The config file should be called cluevpn.conf in the ClueVPN directory. It follows the following format (with comments to explain each directive):

# Hostname of this host - must match its cert CN
name=testnode.cluenet.org
# The interface name on the machine
devname=cluevpn
# The SSL cert for this host
cert=/etc/cluevpn/testnode.cluenet.org-cluevpn.cert
# The SSL key for this host
privkey=/etc/cluevpn/testnode.cluenet.org-cluevpn.key
# The CA certificate for the network
cacert=/etc/cluevpn/cacert.pem
# The ID for this host - must match the ID in the BNL for this host.  This directive is optional - if not given, the ID is discovered from the BNL.
id=5
# The port to listen on - must match the port for this host in the BNL.  Default is 3406
port=3406
# Whether or not to disable IPv6
disableipv6=false
# Whether or not to locally prefer IPv6 for external communication
preferipv6=false
# If you'd like to make sure that each cert has a certain OU, specify it here
restrictouname=ClueVPN
# The DSA public key for the network
bnlpubkey=dsa_pub.pem
# The DSA private key for the network - only one host should have this - the host signing the BNL
bnlprivkey=dsa_priv.pem
# The debug level as specified on the command line - the command line overrides this
loglevel=3
# The log method (stderr, file, or syslog)
logmethod=syslog
# If the log method is file, the log file
# logfile=/var/log/cluevpn.log
# The command to execute after cluevpn finishes initializing
upcmd=ifconfig $TUNDEV 10.156.10.1 netmask 255.255.0.0 up
# The command to run for each subnet the VPN can reach
# subnetupcmd=/etc/cluevpn/initsubnet.sh
# The command to run for each locally assigned subnet the VPN can reach
# mysubnetupcmd=/etc/cluevpn/initmysubnet.sh
# A space-separated list of encryption algorithms, key lengths, and preference values.
# Currently, only the aescbc algorithm is supported.
# In the space-separated list of supported algorithms, each item has three fields separated by colons.
# The first field is the algorithm (there can only be one of each algorithm), the second is the key length in bits to use for the algorithm, and the third is the preference value
# The preference value is used in negotiation to help choose which algorithm to use.  The algorithm with the highest total preference value from both sides is used
cryptalgos=aescbc:128:20
# A space separated list of compression algorithms.  The two supported algorithms currently are "zlib" and "none"
# It's in the same format as the cryptalgos directive, but instead of the key length, it's the compression level (1-9)
compalgos=none:0:5 zlib:6:2

• -c <Directory> - This specifies the cluevpn root directory.
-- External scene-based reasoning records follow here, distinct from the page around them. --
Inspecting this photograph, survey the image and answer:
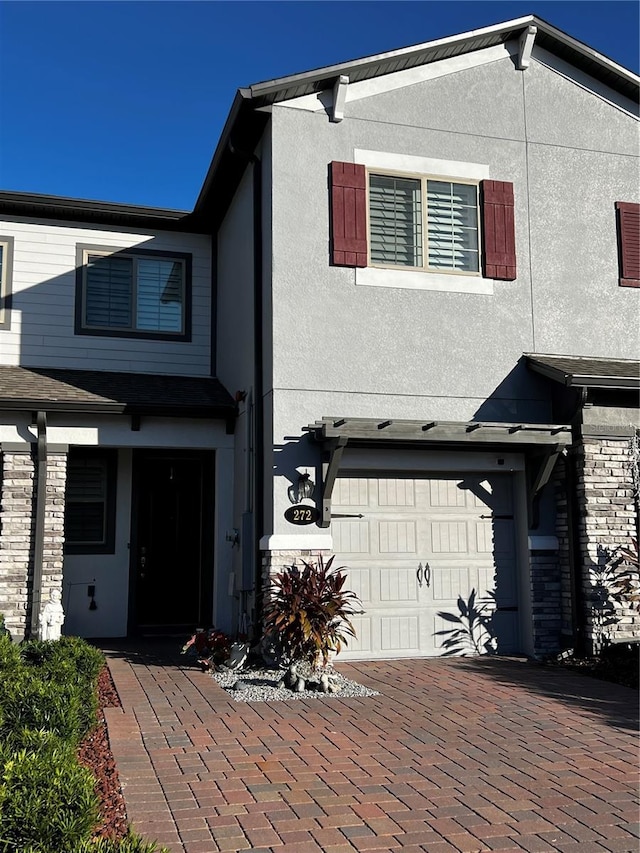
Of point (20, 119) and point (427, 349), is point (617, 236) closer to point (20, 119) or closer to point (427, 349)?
point (427, 349)

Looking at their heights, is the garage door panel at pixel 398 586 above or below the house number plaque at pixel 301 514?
below

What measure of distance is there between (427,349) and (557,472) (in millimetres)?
2229

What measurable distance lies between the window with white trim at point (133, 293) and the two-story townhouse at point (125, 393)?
2 cm

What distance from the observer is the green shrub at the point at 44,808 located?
11.7ft

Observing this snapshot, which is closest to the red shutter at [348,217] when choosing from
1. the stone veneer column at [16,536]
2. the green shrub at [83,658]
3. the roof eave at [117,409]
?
the roof eave at [117,409]

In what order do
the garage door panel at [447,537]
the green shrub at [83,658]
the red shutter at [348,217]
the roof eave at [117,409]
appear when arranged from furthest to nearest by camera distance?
1. the roof eave at [117,409]
2. the garage door panel at [447,537]
3. the red shutter at [348,217]
4. the green shrub at [83,658]

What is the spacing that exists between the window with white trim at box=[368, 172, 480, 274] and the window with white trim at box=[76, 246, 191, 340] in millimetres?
3900

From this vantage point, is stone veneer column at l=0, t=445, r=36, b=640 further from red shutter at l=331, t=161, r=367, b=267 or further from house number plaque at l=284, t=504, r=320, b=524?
red shutter at l=331, t=161, r=367, b=267

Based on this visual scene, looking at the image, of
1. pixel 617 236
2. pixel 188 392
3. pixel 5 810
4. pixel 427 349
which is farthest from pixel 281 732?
pixel 617 236

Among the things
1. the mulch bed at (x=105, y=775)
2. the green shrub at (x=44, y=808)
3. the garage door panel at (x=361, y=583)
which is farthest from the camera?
the garage door panel at (x=361, y=583)

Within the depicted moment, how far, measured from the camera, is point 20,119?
10.8 meters

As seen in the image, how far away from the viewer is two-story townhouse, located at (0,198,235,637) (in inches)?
429

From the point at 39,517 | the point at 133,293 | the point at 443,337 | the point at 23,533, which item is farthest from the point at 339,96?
the point at 23,533

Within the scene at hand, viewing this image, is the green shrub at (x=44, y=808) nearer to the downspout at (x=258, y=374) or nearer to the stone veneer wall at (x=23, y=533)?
the downspout at (x=258, y=374)
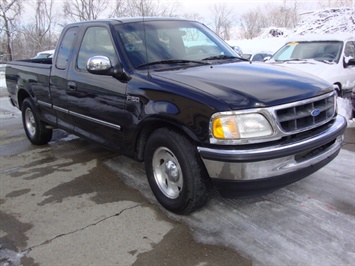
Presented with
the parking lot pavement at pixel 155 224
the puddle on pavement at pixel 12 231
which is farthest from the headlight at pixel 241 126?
the puddle on pavement at pixel 12 231

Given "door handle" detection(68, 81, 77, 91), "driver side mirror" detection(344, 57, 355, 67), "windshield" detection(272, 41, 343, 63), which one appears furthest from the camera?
"windshield" detection(272, 41, 343, 63)

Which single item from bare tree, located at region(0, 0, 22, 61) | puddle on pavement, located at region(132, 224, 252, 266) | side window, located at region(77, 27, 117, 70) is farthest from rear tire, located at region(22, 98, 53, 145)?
bare tree, located at region(0, 0, 22, 61)

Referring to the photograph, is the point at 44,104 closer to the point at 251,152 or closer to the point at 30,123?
the point at 30,123

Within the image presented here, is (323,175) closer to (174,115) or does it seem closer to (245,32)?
(174,115)

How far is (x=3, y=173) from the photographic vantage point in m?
4.82

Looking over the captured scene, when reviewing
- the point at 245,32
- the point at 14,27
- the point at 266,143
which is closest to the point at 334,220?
the point at 266,143

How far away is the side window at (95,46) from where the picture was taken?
4010 millimetres

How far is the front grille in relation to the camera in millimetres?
2908

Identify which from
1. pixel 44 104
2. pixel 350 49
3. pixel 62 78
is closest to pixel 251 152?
pixel 62 78

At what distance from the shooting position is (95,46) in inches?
170

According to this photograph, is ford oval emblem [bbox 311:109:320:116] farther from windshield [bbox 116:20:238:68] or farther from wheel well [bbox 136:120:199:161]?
windshield [bbox 116:20:238:68]

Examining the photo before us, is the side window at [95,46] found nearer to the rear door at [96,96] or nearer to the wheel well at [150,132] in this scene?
the rear door at [96,96]

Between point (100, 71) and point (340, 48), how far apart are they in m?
6.71

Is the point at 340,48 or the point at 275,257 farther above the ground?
the point at 340,48
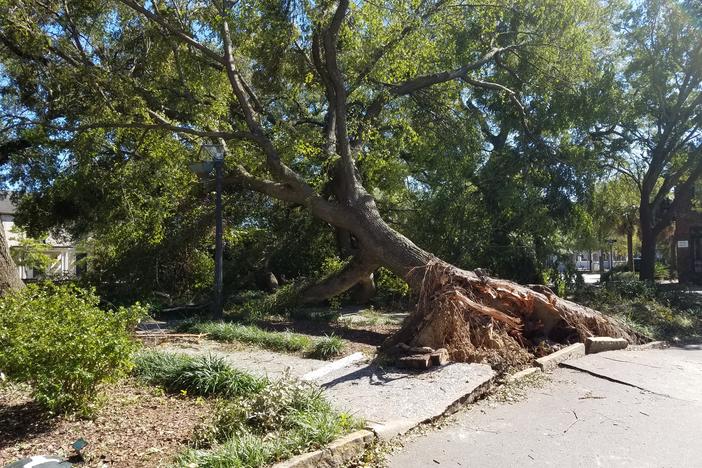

The cluevpn conf file should be here, as well as the bnl.bnl file. All paths in cluevpn conf are relative to this directory. The default is /etc/cluevpn/
• -d <LogLevel> - The higher this number is, the less information is logged. Values are (the default is 4):
  • 1: Debug
  • 2: Info
  • 3: Notice
  • 4: Warning
  • 5: Error
  • 6: Critical error
  • 7: No logs
• -p <PIDFile> - Causes the daemon to write a file containing its PID after forking.
• -f - Run in the foreground

• TUNDEV: The name of the tun device.

• SUBADDRTYPE: Either INET or INET6 for IPv4 or IPv6 subnets.
• SUBADDR: The network address of the subnet.
• SUBCIDR: The CIDR mask of the subnet.
• SUBNET: Same as ${SUBADDR}/${SUBCIDR}
• NODEID: The ID of the node the subnet belongs to.
• NODE: The name of the node the subnet belongs to.

$ openssl dsaparam -out dsaparam.pem 2048
$ openssl gendsa -out bnlkey-priv.pem dsaparam.pem
$ openssl dsa -in bnlkey-priv.pem -out bnlkey-pub.pem -pubout

• Run cluevpn just by running the binary. I recommend running it in debug mode the first time (-d 1)
• Cluevpn needs to be run as root to create the tun device
• A file called nodeinfo.cni will be created in the working directory. Among other thing, it stores a cache of the BNL and negotiations. If you want to force renegotiation for some reason, shut down the daemon, remove the nodeinfo.cni file, and restart it.
• The first packet that is sent to a node before negotiation is complete may be lost.